**Required work:**
(1) Replace "replica server" with "backup server" in the passage about master and replica servers, from "Assuming that the computed hash value is 800, the" to "illustrated in FIG. 1.", and give that stretch back.
(2) Continue the passage about master and replica servers, starting after its final sentence.

**Document section:**
The server C, upon accepting a request for saving an object from a client terminal, identifies a server that is to store the master, using a hash value computed from the ID of the accepted object and the master table 21.

Assuming that the computed hash value is 300, the master is transferred to the server A. Here, the server C stores a replica of the object in a storage device of the server C. That is, the server C serves as a replica server.

Assuming that the computed hash value is 800, the master is stored in the server C. Here, the server C identifies a replica server in a given way (for example, at random from among servers other than the server C) and transmits a replica of the object to the replica server. Then, the server C stores the ID of the replica server, in association with the ID of the object, in the table 22.

In this way, if the server that has accepted a request for saving an object is a master server, the object is transmitted only to a replica server, whereas, if the server that has accepted a request for saving an object is not a master server, the object is transmitted only to a master server. This results in a decrease in the number of times an object is transferred as compared to the example illustrated in FIG. 1.

**Data provided:**
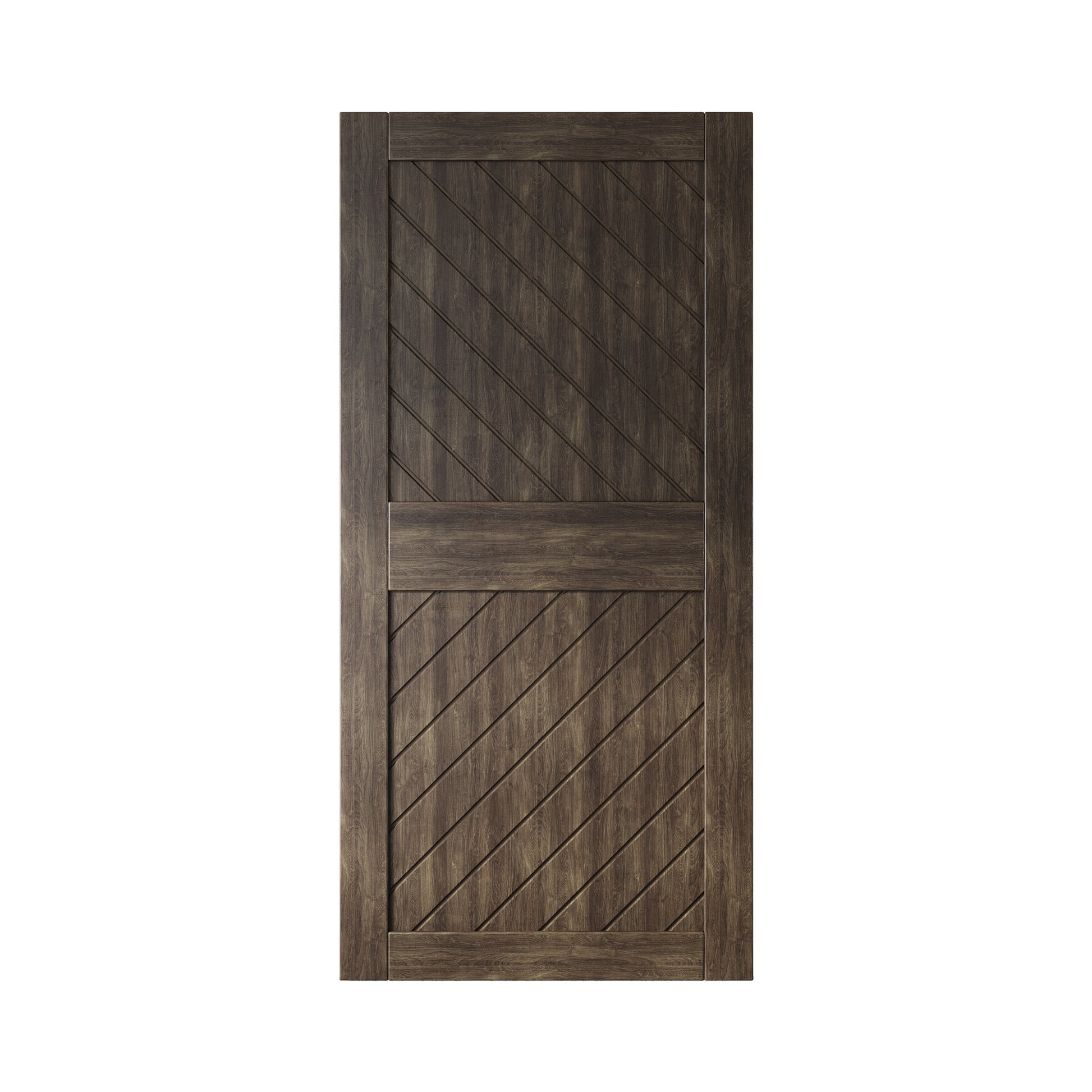 HOMACER 40-in x 84-in Ebony Prefinished Non-standard Pine Wood Solid core Single Barn Door (Hardware Not Included)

**Answers to each task:**
(1)
Assuming that the computed hash value is 800, the master is stored in the server C. Here, the server C identifies a backup server in a given way (for example, at random from among servers other than the server C) and transmits a replica of the object to the backup server. Then, the server C stores the ID of the backup server, in association with the ID of the object, in the table 22.

In this way, if the server that has accepted a request for saving an object is a master server, the object is transmitted only to a backup server, whereas, if the server that has accepted a request for saving an object is not a master server, the object is transmitted only to a master server. This results in a decrease in the number of times an object is transferred as compared to the example illustrated in FIG. 1.

(2)
The present embodiment will be described in more detail below. FIG. 3 illustrates an outline of a system according to the present embodiment. A distributed data store 1 according to the present embodiment is implemented by the servers A to C. A client terminal 3 is coupled via a network to the servers A to C, and communication is performed between the client terminal 3 and the servers A to C. Each of the servers A to C communicates with another server. The network sometimes includes a wide area network (WAN) such as the Internet. In FIG. 3, the number of servers is three. However, there is no limitation on the number of servers.

FIG. 4 illustrates a functional block diagram of a server. The server includes a save processing unit 101, a reference unit 103, an update unit 105, a deletion unit 107, a master table storage unit 109, a replica table storage unit 111, and an object storage unit 113.

The save processing unit 101 performs processing based on data stored in the master table storage unit 109 and, based on a processing result, updates data stored in the replica table storage unit 111. The save processing unit 101 saves an object to the object storage unit 113. The reference unit 103 performs processing based on data stored in the master table storage unit 109 and, based on a processing result, reads an object stored in the object storage unit 113 and transmits the object. The update unit 105 performs processing based on data stored in the master table storage unit 109 and, based on a processing result, updates data stored in the replica table storage unit 111. The update unit 105 updates an object stored in the object storage unit 113. The deletion unit 107 performs processing based on data stored in the master table storage unit 109. The deletion unit 107 deletes an object stored in the object storage unit 113.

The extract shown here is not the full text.